The base that serves as the game’s setting contributes greatly to the depressing atmosphere. It is a research and development centre belonging to Militech, a military technology company, and the largest economic entity in known universe. Examples of brutalist industrial architecture are everywhere in the levels, enormous concrete breeding vats, rusty mazes of ventilation pipes, bizarre science equipment. There is something deeply sinister about the setting. It’s a place where horrible atrocities and crimes against nature were simply business as usual before the accident preceding the start of the game, and the goods to be sold are now turning against their creators. The zombies, robots and monstrous freaks the player encounters are not some hidden experiments gone wrong, they are the products of Militech, straight out of their weapons catalogue. Then there is the Void, a mysterious dark anomaly chewing through reality, a symptom of the Teleglitch Incident which sparked the events of the game. It’s not enough that the Medusa-1C base was a foreboding place of immoral scientific discovery, now it’s also being devoured by this completely alien otherness. No wonder even the dead want to leave this hellhole.
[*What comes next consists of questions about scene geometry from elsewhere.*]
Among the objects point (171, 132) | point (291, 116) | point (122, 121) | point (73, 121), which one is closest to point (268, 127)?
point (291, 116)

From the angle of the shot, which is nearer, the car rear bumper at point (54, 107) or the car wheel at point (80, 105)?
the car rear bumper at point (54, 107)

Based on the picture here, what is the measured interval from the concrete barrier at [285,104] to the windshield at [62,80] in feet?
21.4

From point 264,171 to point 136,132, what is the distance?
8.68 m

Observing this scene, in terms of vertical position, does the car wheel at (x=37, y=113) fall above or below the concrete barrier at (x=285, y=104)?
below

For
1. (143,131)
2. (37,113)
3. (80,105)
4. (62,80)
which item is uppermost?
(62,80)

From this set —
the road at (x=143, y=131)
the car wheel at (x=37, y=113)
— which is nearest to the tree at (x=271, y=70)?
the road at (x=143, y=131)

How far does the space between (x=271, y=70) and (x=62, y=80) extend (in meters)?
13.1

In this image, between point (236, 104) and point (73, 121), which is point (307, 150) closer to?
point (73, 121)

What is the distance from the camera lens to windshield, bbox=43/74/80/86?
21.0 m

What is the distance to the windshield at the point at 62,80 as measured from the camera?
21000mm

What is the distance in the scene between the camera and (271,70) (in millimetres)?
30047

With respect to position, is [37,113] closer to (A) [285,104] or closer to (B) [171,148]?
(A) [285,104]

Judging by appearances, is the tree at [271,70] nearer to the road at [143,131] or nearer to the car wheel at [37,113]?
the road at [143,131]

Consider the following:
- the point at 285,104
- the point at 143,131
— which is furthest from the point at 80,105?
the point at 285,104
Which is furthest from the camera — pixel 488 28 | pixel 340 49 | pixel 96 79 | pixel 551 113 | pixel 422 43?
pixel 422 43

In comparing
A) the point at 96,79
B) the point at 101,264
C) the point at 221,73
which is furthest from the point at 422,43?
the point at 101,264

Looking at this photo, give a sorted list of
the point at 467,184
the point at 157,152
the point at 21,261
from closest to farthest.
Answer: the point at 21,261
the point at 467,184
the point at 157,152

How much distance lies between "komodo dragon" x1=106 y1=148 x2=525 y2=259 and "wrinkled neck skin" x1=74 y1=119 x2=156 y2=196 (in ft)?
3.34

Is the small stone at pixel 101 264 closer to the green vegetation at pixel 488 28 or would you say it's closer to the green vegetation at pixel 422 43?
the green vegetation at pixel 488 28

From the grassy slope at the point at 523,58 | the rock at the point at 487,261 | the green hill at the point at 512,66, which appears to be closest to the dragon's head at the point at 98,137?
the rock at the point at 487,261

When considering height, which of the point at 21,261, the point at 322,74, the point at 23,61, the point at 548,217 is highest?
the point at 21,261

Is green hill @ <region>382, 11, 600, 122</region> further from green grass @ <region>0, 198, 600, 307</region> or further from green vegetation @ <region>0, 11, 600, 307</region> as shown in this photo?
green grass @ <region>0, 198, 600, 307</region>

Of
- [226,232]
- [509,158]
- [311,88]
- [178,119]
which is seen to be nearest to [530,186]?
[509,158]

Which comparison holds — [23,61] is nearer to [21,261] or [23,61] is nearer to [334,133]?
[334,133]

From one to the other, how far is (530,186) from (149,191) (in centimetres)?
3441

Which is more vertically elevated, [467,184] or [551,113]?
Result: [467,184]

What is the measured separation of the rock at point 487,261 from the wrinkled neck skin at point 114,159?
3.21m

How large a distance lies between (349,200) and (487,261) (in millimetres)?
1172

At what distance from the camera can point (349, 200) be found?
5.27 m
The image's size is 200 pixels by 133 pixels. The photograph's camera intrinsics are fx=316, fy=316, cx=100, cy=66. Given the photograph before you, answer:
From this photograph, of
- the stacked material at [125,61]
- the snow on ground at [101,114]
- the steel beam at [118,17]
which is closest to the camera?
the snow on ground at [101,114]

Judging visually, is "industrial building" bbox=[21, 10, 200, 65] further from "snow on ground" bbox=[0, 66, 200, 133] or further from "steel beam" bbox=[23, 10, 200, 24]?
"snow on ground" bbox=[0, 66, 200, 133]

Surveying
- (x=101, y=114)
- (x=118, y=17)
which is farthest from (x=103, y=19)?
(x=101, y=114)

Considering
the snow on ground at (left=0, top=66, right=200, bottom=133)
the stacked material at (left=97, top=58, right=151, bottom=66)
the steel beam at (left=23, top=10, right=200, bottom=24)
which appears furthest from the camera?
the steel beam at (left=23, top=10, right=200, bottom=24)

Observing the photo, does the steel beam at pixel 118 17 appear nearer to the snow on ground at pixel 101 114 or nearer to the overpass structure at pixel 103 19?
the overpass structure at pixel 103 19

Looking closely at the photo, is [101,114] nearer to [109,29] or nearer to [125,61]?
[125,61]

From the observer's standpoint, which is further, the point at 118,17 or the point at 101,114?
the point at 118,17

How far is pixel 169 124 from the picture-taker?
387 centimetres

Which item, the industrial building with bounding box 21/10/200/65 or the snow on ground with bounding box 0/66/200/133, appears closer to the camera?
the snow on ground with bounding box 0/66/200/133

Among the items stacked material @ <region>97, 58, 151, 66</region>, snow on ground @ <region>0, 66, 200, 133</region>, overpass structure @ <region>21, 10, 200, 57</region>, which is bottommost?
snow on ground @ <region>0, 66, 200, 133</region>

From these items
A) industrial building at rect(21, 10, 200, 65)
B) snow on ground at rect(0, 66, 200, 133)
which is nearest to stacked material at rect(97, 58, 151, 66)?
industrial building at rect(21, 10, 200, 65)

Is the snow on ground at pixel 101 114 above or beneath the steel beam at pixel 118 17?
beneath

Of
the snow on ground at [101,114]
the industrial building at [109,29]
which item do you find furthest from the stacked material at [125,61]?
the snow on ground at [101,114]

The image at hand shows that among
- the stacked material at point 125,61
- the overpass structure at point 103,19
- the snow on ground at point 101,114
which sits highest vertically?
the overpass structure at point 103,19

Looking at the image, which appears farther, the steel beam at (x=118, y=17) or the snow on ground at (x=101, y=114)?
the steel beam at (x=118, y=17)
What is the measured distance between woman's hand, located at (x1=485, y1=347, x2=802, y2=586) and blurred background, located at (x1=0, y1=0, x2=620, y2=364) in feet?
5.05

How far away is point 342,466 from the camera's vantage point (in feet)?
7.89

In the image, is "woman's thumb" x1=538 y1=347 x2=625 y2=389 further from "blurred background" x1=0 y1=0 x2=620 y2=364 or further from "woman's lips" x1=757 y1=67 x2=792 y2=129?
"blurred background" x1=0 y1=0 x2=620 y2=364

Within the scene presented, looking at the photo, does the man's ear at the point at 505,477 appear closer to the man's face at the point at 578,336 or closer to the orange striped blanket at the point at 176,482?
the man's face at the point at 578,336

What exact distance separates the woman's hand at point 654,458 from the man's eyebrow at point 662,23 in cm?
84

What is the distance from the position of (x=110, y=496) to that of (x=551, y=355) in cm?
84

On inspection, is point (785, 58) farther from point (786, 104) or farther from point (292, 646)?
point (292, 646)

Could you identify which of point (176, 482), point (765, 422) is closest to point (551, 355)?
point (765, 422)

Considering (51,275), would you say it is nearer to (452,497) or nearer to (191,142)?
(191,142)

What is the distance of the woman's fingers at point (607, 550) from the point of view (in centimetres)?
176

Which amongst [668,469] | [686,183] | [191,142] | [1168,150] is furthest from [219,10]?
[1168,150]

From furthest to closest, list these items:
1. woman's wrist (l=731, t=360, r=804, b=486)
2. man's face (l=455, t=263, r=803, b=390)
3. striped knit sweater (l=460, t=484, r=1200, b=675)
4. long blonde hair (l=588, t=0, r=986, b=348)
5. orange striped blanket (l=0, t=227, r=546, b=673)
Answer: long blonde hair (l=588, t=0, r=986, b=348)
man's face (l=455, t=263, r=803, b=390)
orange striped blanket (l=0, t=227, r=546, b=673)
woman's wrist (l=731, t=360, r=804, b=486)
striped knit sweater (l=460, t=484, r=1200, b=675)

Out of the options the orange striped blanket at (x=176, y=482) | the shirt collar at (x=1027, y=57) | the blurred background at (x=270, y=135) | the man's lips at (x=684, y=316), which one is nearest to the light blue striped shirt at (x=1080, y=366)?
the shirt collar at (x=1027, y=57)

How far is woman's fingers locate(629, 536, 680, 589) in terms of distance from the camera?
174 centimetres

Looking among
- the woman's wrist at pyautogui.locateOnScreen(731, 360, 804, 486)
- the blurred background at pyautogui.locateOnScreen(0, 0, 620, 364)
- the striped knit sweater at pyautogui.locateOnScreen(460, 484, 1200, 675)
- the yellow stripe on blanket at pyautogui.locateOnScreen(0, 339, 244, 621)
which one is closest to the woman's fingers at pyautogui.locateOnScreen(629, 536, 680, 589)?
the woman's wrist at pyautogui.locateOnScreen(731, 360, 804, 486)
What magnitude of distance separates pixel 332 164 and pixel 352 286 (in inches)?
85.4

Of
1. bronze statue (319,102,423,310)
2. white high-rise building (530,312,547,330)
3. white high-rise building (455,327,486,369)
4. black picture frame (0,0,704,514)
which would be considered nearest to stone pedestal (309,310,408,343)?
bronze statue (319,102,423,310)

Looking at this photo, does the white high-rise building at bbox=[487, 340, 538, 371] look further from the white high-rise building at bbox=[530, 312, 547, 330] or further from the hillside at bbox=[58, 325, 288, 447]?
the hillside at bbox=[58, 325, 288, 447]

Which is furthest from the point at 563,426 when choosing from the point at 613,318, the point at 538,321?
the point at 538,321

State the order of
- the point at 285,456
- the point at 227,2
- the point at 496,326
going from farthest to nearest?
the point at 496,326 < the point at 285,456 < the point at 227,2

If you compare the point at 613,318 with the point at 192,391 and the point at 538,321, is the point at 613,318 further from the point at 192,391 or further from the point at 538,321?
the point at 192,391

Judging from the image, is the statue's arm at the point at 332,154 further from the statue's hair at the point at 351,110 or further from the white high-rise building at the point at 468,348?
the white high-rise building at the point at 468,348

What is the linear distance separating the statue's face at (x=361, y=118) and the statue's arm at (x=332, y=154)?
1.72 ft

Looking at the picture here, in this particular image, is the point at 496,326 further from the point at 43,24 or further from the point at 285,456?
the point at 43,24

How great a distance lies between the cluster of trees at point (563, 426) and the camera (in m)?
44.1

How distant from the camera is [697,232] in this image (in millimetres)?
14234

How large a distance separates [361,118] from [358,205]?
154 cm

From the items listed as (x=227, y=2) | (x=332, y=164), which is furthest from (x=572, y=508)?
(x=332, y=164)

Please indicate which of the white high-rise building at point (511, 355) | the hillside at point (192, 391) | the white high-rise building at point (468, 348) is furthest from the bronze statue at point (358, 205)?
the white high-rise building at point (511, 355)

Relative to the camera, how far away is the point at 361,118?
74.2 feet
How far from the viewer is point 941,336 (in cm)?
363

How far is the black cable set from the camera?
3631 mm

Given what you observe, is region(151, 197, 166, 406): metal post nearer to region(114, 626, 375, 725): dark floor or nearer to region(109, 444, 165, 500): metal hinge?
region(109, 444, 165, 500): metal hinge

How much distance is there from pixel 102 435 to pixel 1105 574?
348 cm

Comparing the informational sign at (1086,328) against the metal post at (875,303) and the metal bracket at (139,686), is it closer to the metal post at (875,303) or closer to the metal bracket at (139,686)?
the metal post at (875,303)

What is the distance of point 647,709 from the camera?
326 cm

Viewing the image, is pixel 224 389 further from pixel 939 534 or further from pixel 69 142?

Teleglitch is a perfect example of the kind of weirdness and boldness only indie games seem to be able to exhibit. It is a tense and unsettling game, a game that makes you incredibly uncomfortable with no discernible effort by its part. The presentation is absolutely barebones, crude pixel graphics combined with minimalistic soundscape of footsteps, gunshots and growls of monsters. It’s a game where the individual elements of design are familiar and traditional, but the way these elements fit together is suddenly unknown and terrifying. Teleglitch is a rare and strange jewel, and I urge you to give it a shot. Even if playing the game is a harrowing task, experiences as powerful as this are worth the price.